Era el pequeño Atiulf, que se había acostumbrado a seguir a Klaus a todas partes y llamarlo papá.

—¡Hombres! ¡En el camino de Oberreid!

Era el día después del bautismo de Ulf, y Dietrich había estado cavando tumbas en la cima de la colina de la iglesia con Klaus, Joachim y unos cuantos hombres más. Se reunieron con el chico y Klaus lo tomó en brazos.

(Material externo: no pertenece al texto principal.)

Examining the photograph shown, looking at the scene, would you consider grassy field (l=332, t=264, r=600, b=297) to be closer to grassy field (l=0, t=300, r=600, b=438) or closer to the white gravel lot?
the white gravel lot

—Tal vez traen la noticia de que la peste se ha marchado —dijo el molinero.

Dietrich sacudió la cabeza. La peste no se marcharía nunca.

—Por su capa, es heraldo del duque, y el otro un capellán. Tal vez el obispo haya enviado un sustituto para el padre Rudolf.

—Sería un necio si viniera aquí —comentó Gregor.

—O estaría contento de salir de Estrasburgo —recordó Dietrich.

—No lo necesitamos aquí, en cualquier caso —dijo Joachim.

Pero Dietrich sólo había dado unos cuantos pasos colina abajo cuando el caballo del heraldo retrocedió y estuvo a punto de desmontarlo. El jinete luchó con las riendas mientras la aterrorizada bestia relinchaba y alzaba los cascos al aire. Unos cuantos pasos tras él, la montura del capellán también se inquietó.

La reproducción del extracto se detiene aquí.